3.4 Sensitivity analyses
The leave-one-out analysis showed the robustness of the pooled results for the levels of ALP, direct and total bilirubin. Leave-one-out analysis for the normalization of ALP levels was also consistent with the pooled results. For those outcomes, there was no significant variability in effect size with the removal of each study. For the continuous outcomes, it was not possible to identify one single study responsible for the high heterogeneity, so we identified the study that rendered the lowest heterogeneity possible for each outcome.

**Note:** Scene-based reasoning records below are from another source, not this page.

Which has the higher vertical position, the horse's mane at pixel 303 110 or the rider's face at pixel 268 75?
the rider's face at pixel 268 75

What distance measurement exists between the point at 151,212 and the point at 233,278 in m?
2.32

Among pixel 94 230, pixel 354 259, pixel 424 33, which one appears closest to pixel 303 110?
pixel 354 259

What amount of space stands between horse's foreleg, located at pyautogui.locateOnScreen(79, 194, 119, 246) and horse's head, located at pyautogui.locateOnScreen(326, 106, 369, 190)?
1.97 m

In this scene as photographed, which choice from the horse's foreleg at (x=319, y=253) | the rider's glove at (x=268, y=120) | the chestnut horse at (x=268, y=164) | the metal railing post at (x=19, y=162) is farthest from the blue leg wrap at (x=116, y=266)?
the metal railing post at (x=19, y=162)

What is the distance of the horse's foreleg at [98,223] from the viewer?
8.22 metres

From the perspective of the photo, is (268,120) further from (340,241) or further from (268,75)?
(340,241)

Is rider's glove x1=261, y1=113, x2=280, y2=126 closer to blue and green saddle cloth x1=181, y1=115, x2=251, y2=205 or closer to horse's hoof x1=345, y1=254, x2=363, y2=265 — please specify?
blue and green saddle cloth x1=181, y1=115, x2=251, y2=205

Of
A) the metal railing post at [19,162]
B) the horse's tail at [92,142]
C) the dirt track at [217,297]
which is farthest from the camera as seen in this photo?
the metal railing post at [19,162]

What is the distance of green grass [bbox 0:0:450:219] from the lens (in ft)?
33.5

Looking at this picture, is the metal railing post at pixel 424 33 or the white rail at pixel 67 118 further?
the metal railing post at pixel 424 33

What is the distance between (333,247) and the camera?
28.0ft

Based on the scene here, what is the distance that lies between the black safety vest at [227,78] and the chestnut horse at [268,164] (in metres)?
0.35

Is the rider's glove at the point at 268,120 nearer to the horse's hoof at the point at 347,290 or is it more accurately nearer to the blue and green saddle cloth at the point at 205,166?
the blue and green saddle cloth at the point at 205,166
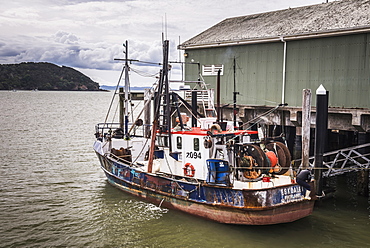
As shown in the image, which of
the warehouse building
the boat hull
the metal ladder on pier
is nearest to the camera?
the boat hull

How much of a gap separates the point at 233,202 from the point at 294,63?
26.9ft

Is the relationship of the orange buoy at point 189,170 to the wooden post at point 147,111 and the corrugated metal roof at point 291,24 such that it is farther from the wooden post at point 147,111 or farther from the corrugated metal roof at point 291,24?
the corrugated metal roof at point 291,24

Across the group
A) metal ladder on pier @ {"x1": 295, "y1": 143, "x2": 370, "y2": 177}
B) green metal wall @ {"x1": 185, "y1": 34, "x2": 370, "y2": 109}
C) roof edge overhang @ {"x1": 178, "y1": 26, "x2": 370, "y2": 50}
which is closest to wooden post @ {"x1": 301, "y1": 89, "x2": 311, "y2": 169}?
metal ladder on pier @ {"x1": 295, "y1": 143, "x2": 370, "y2": 177}

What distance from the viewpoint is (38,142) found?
30.5 metres

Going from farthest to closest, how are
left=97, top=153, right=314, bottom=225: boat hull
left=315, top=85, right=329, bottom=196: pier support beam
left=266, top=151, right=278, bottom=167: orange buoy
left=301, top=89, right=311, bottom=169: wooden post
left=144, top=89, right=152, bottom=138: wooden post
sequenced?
left=144, top=89, right=152, bottom=138: wooden post < left=266, top=151, right=278, bottom=167: orange buoy < left=301, top=89, right=311, bottom=169: wooden post < left=315, top=85, right=329, bottom=196: pier support beam < left=97, top=153, right=314, bottom=225: boat hull

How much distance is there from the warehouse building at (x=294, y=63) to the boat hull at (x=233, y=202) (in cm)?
460

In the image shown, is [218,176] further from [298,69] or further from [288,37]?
[288,37]

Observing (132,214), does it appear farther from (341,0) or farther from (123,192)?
(341,0)

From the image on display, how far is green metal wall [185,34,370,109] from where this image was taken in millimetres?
15789

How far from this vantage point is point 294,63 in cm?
1795

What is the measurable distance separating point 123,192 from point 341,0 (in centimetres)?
1432

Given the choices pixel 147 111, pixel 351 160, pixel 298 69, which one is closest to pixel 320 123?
pixel 351 160

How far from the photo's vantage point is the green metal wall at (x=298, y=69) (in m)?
15.8

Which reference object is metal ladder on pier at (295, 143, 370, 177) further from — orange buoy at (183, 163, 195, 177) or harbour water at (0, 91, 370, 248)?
orange buoy at (183, 163, 195, 177)
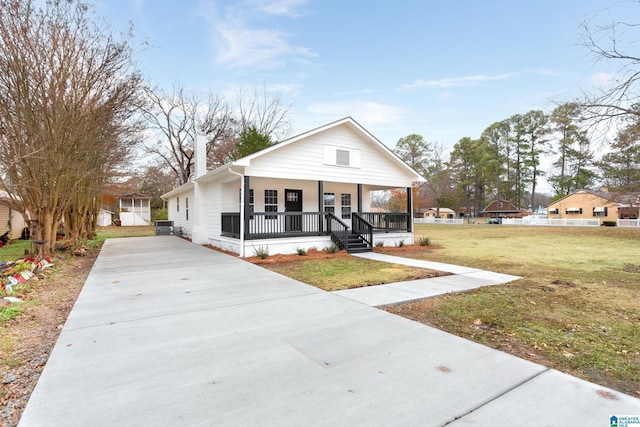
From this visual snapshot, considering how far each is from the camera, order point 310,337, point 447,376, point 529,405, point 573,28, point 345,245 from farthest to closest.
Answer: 1. point 345,245
2. point 573,28
3. point 310,337
4. point 447,376
5. point 529,405

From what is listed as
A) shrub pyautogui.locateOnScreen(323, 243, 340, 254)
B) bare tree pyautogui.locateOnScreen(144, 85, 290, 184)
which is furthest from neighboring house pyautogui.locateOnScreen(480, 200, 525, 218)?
shrub pyautogui.locateOnScreen(323, 243, 340, 254)

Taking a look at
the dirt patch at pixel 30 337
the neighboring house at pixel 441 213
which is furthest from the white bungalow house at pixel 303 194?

Meta-regression analysis for the outcome of ALP levels showed that the heterogeneity remained high (I2) and the p-value for the test of significance of the model (QMp) was not significant, independently of the chosen predictor. For the outcome of GGT levels, the heterogeneity remained high independently of the chosen predictor. However, the value of ALP at baseline was a statistically significant predictor of GGT levels (QMp = 0.049) and explained 23.8% of the outcome’s variance. For the outcome of total bilirubin levels, the heterogeneity was reduced below the 25% threshold independently of the chosen predictor. The remaining heterogeneity ranged from 17.94% to 0.05%. The time of follow up and the PPAR dosage were statistically significant predictors of total bilirubin levels (QMp = 0.029 and 0.009, respectively) (Supplementary Table 1).
3.5 Quality assessment
Individual bias assessment is reported in Supplementary Figure 1. RCTs were evaluated using Rob2. Seven studies lost points in domains related to deviation from intended interventions or outcome measurement. [29–35] A crossover study was assessed using Rob2 for crossover, considered at high risk of bias due to insufficient time for carryover effects to dissipate before outcome assessment in the second period and lack of blinding of participants and assessors. [38] The remaining studies were considered at low risk.
Publication bias was investigated for the outcomes of ALP, GGT, and total bilirubin levels, as at least 10 studies were available. Overall, some outcomes showed asymmetry of the funnel plots, but the possibility of small study effect was contradicted by a more profound analysis with the help of the enhanced contour and Egger’s Test (Supplementary Table 2) in most cases.